A history of sleep and fatigue for me goes something like this: when I was very young, I struggled to fall asleep at night. It always took me an hour. But I used to get up early (6.00am) and read before school. When I got to secondary school, I wanted to sleep later, but now I had a long commute and had to leave early, so I think I still got up before 7.00am. As I got to my teens, getting up on weekends and holidays became harder, and I went to shul (synagogue) a lot less as a result, which I felt vaguely bad about, but I wasn’t so religious then. When I got to the sixth form, I had a period when my sleep became very disrupted and I used to go to bed fully dressed when I got home from school, sleep for a couple of hours, get up, do my homework, then get changed into pyjamas and go to bed again. This was the beginning of my first episode of depression/burnout/whatever it was. My first year at university I was mostly OK getting up early (even though I was humanities student and didn’t really need to), but once the depression set in in my second year, I started sleeping about fourteen hours a day, or at least staying in bed that long once I counted hours of insomnia and other hours after sleep too drained and depressed to get up. I also felt constantly tired. I’ve never really felt in control of my sleep since then; every day is a struggle to get up. Ideally, I’d prefer to sleep in late and work late at night to catch up, but the worlds of work and Jewish ritual (Morning Prayers) don’t like that. I’m lucky that J still lets me come into work a little late (usually between 9.15 and 9.30am). I’m not constantly tired any more, but I do tire easily from physical activity, work, socialising or just being around people. I’m still tired a lot of the time.

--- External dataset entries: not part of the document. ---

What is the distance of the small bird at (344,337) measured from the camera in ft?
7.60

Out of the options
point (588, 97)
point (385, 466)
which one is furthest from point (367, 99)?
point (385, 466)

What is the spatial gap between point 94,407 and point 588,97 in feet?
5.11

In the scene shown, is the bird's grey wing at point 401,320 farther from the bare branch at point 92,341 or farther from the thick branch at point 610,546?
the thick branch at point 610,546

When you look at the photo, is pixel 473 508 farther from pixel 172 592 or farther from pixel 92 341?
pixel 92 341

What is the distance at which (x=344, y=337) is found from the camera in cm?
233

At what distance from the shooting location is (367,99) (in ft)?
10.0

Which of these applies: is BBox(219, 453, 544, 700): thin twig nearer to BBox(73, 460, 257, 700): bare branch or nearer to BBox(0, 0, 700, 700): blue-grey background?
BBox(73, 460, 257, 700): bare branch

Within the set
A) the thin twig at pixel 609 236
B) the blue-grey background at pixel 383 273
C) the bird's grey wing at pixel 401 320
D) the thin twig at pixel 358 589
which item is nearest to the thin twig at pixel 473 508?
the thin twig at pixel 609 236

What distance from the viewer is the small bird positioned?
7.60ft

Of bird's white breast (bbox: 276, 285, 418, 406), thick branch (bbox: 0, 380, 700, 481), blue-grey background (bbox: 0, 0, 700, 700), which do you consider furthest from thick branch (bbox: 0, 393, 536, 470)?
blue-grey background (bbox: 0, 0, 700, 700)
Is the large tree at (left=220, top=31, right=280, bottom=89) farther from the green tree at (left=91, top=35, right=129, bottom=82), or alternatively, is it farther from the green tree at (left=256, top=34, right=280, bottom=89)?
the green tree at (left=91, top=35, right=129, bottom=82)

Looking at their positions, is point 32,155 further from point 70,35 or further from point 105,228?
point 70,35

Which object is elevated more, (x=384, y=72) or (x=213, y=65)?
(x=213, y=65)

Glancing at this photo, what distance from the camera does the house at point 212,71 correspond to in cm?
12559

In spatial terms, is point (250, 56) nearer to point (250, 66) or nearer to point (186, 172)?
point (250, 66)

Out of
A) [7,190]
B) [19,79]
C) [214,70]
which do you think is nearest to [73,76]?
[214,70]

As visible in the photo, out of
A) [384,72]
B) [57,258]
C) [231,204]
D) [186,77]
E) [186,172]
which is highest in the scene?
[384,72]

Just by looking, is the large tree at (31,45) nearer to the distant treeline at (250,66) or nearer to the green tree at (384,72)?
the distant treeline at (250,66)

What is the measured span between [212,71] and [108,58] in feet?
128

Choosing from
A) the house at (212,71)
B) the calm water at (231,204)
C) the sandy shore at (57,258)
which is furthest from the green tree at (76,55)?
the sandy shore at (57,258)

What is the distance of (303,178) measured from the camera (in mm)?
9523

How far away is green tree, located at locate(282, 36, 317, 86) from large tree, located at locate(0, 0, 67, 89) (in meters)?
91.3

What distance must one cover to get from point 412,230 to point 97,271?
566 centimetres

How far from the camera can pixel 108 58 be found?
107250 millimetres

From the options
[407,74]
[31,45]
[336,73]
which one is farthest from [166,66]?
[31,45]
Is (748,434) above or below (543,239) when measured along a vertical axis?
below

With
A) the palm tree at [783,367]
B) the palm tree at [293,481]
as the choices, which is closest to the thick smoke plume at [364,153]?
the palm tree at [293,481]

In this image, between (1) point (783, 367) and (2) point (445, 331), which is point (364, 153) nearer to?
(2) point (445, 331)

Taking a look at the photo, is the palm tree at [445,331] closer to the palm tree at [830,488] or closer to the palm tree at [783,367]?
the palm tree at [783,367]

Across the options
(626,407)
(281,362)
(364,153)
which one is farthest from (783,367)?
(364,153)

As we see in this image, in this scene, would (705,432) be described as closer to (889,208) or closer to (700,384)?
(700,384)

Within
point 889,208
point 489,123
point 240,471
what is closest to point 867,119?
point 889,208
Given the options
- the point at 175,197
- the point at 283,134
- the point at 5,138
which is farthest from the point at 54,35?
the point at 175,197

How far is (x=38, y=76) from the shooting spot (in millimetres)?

Even so, today I’ve been especially drained. I struggled to get up and get dressed. I helped Dad with the sukkah (the portable ‘home’ for the festival of Sukkot which starts on Monday evening), which was physically tiring and involved going up ladders, which I don’t like doing. We got through it, but I was even more drained afterwards.
I didn’t really manage to do anything else, not even my usual Tuesday job of cooking dinner for the family. I did about twenty minutes of Torah study, Skyped E and that was about it. I feel useless again. I feel that work has got on top of me (I make mistakes and get exhausted) and now Yom Tov (Jewish festivals) is getting on top of me too.
I did manage to do my pre-Yom Kippur COVID test, to check I’m OK to go to shul. I’m sure this isn’t the kind of purity Tanakh (the Hebrew Bible) had in mind. I worry about not doing the test right. It’s easy to get to worrying about it in the way I worry about Pesach kashering. It’s hard to see if I really swab my tonsils properly or do various other stages correctly. I wonder if I’m an unconscious plague carrier, spreading disease by not being able to follow simple instructions.
Anyone who likes science fiction who was born in the second half of the twentieth century is aware that the twenty-first century hasn’t turned out the way science fiction predicted. No nuclear holocaust, but also no unified world government, cities on the moon, flying cars, jetpacks or interstellar travel. We have super-smart computers, but they’re used to organise marketing data based on social media likes for the benefit of multinational corporations rather than running the planet (no, wait, they are running the planet by organising data). The idea that everyone would be doing basic biochemical tests in their home in the twenty-first century is the sort of thing that would turn up in these stories, but somehow it feels neither cutting-edge nor even hugely dystopian, it’s just another minor inconvenience that just we have to deal with and which no one is quite sure that they’re doing correctly. Frankly, 2001: A Space Odyssey was a lot more exciting than this.